## Start

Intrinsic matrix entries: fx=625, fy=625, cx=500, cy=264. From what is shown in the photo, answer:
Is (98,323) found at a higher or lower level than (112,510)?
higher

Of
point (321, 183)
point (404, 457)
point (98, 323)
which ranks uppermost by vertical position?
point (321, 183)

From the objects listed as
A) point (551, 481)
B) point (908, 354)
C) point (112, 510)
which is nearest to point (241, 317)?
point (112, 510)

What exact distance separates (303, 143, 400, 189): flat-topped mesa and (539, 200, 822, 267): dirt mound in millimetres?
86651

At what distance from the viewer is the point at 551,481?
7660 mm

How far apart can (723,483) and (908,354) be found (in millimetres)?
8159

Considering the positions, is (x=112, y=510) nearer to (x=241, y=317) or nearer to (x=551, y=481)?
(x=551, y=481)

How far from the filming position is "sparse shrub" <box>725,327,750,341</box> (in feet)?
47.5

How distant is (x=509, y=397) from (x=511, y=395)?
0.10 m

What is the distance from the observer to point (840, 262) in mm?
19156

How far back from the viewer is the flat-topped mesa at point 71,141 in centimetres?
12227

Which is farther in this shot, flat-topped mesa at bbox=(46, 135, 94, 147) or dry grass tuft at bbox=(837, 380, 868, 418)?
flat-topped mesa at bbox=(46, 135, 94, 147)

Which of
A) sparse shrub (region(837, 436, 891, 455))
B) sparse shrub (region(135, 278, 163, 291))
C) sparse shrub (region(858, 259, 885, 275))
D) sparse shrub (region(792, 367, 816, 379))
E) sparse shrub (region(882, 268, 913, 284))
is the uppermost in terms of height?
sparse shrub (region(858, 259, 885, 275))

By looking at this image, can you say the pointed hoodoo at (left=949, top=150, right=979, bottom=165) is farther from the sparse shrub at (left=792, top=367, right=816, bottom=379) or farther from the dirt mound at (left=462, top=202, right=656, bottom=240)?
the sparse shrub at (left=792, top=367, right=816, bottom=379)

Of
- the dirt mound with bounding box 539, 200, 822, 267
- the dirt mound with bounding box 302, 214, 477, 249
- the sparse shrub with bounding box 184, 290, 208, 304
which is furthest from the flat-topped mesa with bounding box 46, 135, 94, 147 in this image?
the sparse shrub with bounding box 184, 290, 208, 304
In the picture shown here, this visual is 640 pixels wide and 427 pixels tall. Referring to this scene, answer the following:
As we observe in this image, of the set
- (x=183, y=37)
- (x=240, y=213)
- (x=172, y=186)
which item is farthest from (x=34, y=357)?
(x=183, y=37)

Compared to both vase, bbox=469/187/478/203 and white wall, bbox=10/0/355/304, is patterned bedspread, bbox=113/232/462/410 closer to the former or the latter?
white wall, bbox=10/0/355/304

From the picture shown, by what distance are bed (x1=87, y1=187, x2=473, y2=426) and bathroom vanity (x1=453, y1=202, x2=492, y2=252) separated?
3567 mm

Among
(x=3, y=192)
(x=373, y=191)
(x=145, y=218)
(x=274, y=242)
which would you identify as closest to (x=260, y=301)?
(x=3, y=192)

## End

** What is expected **
Reproduce all of the rows above verbatim, preserving every line break, blank line, coordinate, and character.

** Exercise output **
Intrinsic matrix entries: fx=625, fy=625, cx=500, cy=264. From what is shown in the photo, answer:
Is (98,323) found at a higher or lower level than (112,510)?
higher

Of
point (321, 183)
point (404, 457)
point (98, 323)
which ranks uppermost by vertical position?
point (321, 183)

From the objects listed as
A) point (551, 481)
B) point (908, 354)
C) point (112, 510)
which is nearest to point (241, 317)?
point (112, 510)

What exact distance separates (303, 143, 400, 189): flat-topped mesa and (539, 200, 822, 267): dirt mound in millimetres?
86651

At what distance from the viewer is the point at 551,481?
7660 mm

How far apart can (723,483) and (908,354) be found (in millimetres)?
8159

Considering the positions, is (x=112, y=510) nearer to (x=241, y=317) or nearer to (x=551, y=481)?
(x=551, y=481)

How far from the filming position is "sparse shrub" <box>725,327,750,341</box> (in feet)?
47.5

How distant is (x=509, y=397) from (x=511, y=395)?
0.10 m

What is the distance from the observer to point (840, 262) in mm?
19156

How far back from the viewer is the flat-topped mesa at point 71,141 in centimetres?
12227

Which is farther in this shot, flat-topped mesa at bbox=(46, 135, 94, 147) or dry grass tuft at bbox=(837, 380, 868, 418)?
flat-topped mesa at bbox=(46, 135, 94, 147)

Which of
A) sparse shrub (region(837, 436, 891, 455))
B) sparse shrub (region(135, 278, 163, 291))
C) sparse shrub (region(858, 259, 885, 275))
D) sparse shrub (region(792, 367, 816, 379))
E) sparse shrub (region(882, 268, 913, 284))
is the uppermost in terms of height?
sparse shrub (region(858, 259, 885, 275))

By looking at this image, can you say the pointed hoodoo at (left=949, top=150, right=979, bottom=165) is farther from the sparse shrub at (left=792, top=367, right=816, bottom=379) or farther from the dirt mound at (left=462, top=202, right=656, bottom=240)?
the sparse shrub at (left=792, top=367, right=816, bottom=379)

Of
- the dirt mound with bounding box 539, 200, 822, 267
- the dirt mound with bounding box 302, 214, 477, 249
- the sparse shrub with bounding box 184, 290, 208, 304
which is furthest from the flat-topped mesa with bounding box 46, 135, 94, 147 in this image?
the sparse shrub with bounding box 184, 290, 208, 304
In the picture shown here, this visual is 640 pixels wide and 427 pixels tall. Referring to this scene, answer the following:
As we observe in this image, of the set
- (x=183, y=37)
- (x=240, y=213)
- (x=172, y=186)
which item is farthest from (x=34, y=357)?
(x=183, y=37)

Compared to both vase, bbox=469/187/478/203 and white wall, bbox=10/0/355/304, is patterned bedspread, bbox=113/232/462/410 closer to the former or the latter?
white wall, bbox=10/0/355/304

From the picture shown, by what distance are bed (x1=87, y1=187, x2=473, y2=426) and bathroom vanity (x1=453, y1=202, x2=492, y2=252) separated?
3567 mm

Among
(x=3, y=192)
(x=373, y=191)
(x=145, y=218)
(x=274, y=242)
which would you identify as closest to (x=260, y=301)?
(x=3, y=192)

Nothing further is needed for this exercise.